The procedure itself as I wrote is basically just a pinching of the breasts so somehow they can get a good X-ray. The unpleasantness to me came when I had to stand that long and contort my body to get a good "picture" Finally two nurses had to come in and assist in the procedure. To add insult to injury, I had to totally take off my hospital gown. Naturally I was more embarrassed than anyone else because I am sure they had seen it all before. 

Finally the procedure was over. They had gotten two X-rays on each breast and I was set free to put my clothes back on and leave. This was actually was my fifth mammogram, so I know what to expect. I am directed to have one every year because my maternal grandmother passed away from breast cancer way back in the 1950's. So I am always extremely concerned about the results of the mammogram tests. 

So far, I haven't yet received any news about the latest tests. As directed I do self examinations and have felt no lumps so I hope everything is all right. 

Now my week continues tomorrow with my latest virtual appointment with my therapist. Among other things I can explain how stressful a week it has been since also, my credit card was hacked and blocked before any significant damage was done. I had to go to my bank branch yesterday to get it settled and had to sit through a sales pitch for another credit card which I was ultimately turned down for because of my credit. Which I knew was going to happen since I am on Social Security and don't make much money. 

On the positive side, I needed the extra exercise and feel much better today because of it. I even went out early this morning to the huge grocery store we have nearby and found a few necessities we needed for the refrigerator. Plus, the rumor has it I stopped at Connie's favorite coffee chain for a couple of nitro/coffees for Liz and I.   It felt good to do it!     

1 comment:

  1. Hey, I avoid that coffee brand, although I had been buying another brand for years that has since been bought out by Howard ****bucks. I still buy it, as it is much more reasonably priced, and it doesn't taste burnt like the parent brand does. Speaking of burnt, Schultz is disliked by many (including yours truly) for selling our beloved Sonics, knowing full well they'd be moved to Oklahoma.

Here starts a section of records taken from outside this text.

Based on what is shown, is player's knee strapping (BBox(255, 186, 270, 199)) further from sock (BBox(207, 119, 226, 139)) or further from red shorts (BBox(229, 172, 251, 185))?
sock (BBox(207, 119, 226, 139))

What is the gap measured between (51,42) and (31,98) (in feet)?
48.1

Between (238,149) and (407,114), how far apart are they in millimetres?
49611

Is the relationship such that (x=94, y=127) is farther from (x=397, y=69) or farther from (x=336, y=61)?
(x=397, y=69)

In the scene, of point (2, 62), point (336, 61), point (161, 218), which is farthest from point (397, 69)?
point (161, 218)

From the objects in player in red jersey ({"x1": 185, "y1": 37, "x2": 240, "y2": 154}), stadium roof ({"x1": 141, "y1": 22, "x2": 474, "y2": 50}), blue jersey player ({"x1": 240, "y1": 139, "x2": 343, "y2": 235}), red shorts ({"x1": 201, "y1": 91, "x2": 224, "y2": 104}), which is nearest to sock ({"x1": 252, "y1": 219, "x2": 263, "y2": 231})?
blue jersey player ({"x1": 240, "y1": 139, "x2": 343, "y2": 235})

    It's good to hear that your mammogram went OK. There's a good chance that, if you haven't heard anything yet, good news is forthcoming.

    I will always remember the day, many years ago, when my wife's doctor called the afternoon after her mammogram of earlier that morning. I was at home, all dressed up in my closeted feminine glory, to answer the phone, as my wife was at work. The doctor told me nothing, except that she needed to talk to my wife ASAP, so I was almost certain that she had cancer. I called her work to leave the message that she needed to call the doctor, and then proceeded to withdraw to my locked room and further depression. When she got home early, I was still hiding myself, and I could hear her crying in another room.

    This may sound selfish of me, but I had never felt the urge to fully come out to her more than I did at that moment. She knew that I was "cross dressing" and hiding myself, but I had reached the point where my gender identity had far surpassed the activity of cross dressing. Of course, I wanted to be there for her, but, because of my ever-increasing withdrawal, I had become unable to be fully there for her as the husband she so much wanted me to be. That doesn't mean I didn't do my best to try, however, so I quickly de-feminized myself and went out to be with her. That dichotomy of love and guilt/shame has never been so intense for me.

    Throughout my wife's radiation treatments, surgery, and chemo, I suppressed my femininity as much as I could. I tried the beard growing technique and began lifting weights. My wife was suffering from her perceived loss of femininity after her surgery (I never thought that she was any less feminine, myself), while I was trying to overwhelm my femininity by letting my testosterone aid in my physical masculinization.

    My wife has been cancer-free for many years now and, thanks to reconstructive surgery, still has amazingly perky breasts for a woman in her 70's. I'm so jealous of them, of course, but I'm also happy to have shed the beard and musclebound body that I'd developed. Her attitude toward life changed after realizing that it could be cut short at any time, and I'm sure that is the biggest reason for her acceptance of me being the woman I am today. I don't recommend this method for coming out and transitioning, at all, but I think this proves that happy endings can come from tragedy.